What touch screen are you working on Tim? I'd like to have more data at my disposal but only have a PakTrakr, which isn't very reliable.


----------



## major (Apr 4, 2008)

corbin said:


> Where is the best location to locate the fuses?


Hi corbin,

A fuse is a circuit protection device. Like the circuit breaker panel in your house. Where is it located? As close as possible to the service entry (where the power comes into the house). In your EV, the fuse should be as close as possible to the source, which is the battery. It should be inside the battery box or directly adjacent to it for protection of the cables running from the battery to the rest of the equipment. If you have a split battery arrangement, you should have a fuse with each group of batteries.

The above describes the main fuse(s). These need to be properly sized for rated voltage and full battery current.

There is a secondary function for a fuse. That is to protect the device and wires running to it. This may be a lower power rated device like a DC/DC converter running on full battery pack voltage. Such a "branch" circuit may only require 10 amperes from the battery and use maybe #16 wire. That branch circuit should then be fused at slightly above 10A, like at 15A as near as possible to where that branch breaks out from the main battery circuit.

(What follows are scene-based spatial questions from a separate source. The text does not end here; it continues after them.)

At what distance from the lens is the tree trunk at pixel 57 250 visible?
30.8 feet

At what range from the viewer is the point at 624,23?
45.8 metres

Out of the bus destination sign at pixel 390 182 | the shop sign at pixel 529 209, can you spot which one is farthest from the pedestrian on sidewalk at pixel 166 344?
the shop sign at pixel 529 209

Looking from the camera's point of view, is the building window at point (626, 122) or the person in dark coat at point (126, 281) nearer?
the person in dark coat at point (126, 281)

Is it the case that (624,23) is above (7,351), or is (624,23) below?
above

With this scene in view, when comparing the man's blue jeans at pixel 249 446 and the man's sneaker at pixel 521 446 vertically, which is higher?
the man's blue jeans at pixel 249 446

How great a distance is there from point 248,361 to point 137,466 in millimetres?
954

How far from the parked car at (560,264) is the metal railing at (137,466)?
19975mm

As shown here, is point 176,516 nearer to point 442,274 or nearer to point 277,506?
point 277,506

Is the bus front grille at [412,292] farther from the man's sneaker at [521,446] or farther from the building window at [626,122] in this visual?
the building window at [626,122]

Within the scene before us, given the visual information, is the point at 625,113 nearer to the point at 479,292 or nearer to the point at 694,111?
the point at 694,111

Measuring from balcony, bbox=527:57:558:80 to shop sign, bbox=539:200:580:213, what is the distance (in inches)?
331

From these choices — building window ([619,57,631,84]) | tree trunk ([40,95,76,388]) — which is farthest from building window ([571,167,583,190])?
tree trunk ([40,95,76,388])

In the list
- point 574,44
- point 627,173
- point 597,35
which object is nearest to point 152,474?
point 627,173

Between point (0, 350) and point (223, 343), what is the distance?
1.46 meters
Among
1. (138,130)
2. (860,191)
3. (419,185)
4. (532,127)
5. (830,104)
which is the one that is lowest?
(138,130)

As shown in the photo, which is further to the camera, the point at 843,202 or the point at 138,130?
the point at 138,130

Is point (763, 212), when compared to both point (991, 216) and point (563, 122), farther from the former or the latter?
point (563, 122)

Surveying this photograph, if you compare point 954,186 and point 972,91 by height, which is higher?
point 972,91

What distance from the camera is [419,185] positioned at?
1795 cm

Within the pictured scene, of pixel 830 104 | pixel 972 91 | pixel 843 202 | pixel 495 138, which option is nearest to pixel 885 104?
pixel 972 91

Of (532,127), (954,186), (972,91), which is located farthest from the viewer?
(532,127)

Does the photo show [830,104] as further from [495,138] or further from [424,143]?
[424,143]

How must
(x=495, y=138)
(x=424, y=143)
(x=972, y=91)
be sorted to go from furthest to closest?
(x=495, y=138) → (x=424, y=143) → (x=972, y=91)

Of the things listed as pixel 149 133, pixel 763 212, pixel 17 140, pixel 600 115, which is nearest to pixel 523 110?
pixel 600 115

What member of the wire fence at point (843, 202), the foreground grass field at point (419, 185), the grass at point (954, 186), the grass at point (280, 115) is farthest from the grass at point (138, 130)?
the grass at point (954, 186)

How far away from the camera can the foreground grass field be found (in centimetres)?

For your EV, and where to put the fuse, imagine an accident and you're trapped inside and the responders have the jaws of life cutting away your car to get your limp butt out of there. That big cutter goes right thru your battery cables and shorts out positive to negative. If the fuse is in your battery, it will blow and do its job and all will be fine. If that fuse is up front and the cables are cut between the fuse and the battery pack, and the pack is shorted, the fuse will not blow and the battery pack will supply full current to the short and overheat in a few seconds, catch on fire, explode and kill everyone in a 20 mile radius. Well, not quite that bad, but if it scares the EMS guy enough to stop saving you, it might be bad news for you or your family.

Put the proper fuses in the proper places.

major


----------



## Ziggythewiz (May 16, 2010)

major,

thanks for the explanation of the jaws shorting scenario...I suppose that's one's negated in my car as the power cables never run together (pos runs up passenger side, neg on driver's side.

What other major shorting scenarios are there to consider?


----------



## ElectriCar (Jun 15, 2008)

Ziggythewiz said:


> major,
> 
> ...I suppose that's one's negated in my car as the power cables never run together (pos runs up passenger side, neg on driver's side...


I did mine the same way but I'm changing it due to EMI issues. I think that may be why I'm having so much trouble with the PakTrakr also. I didn't think about EMI when I ran them.

Here's some wording from the National Electric Code, though it doesn't regulate vehicles, the practice of routing conductors together still applies. *
"Conductors of the Same Circuit. All conductors of the same circuit...shall be contained within the same raceway..."*


----------



## Ziggythewiz (May 16, 2010)

Interesting EMI info...I'll have to watch for any interferece with all the electronics in my '74 bug.

As for the code...*"Conductors of the Same Circuit. All conductors of the same circuit...shall be contained within the same raceway..."*
The HV lines are all inside the vehicle, which doesn't even go on the raceway...as for the 12V lines, well half of those ARE the vehicle, so not sure how to apply the code


----------



## major (Apr 4, 2008)

Ziggythewiz said:


> What other major shorting scenarios are there to consider?


In EV racing we have to consider rollover  And then there is always the pesky controller failure which locks you into full motor power. And especially with a series motor, you may have more wheel torque than your brakes can stop. So having a fuse which will blow slightly above your routine current requirement will protect you from the high currents you would encounter with a shorted controller and full brake pressure.

And then probably the most common short-----the dumb guy with a wrench  Hey.....been that guy myself 

Be careful out there,

major


----------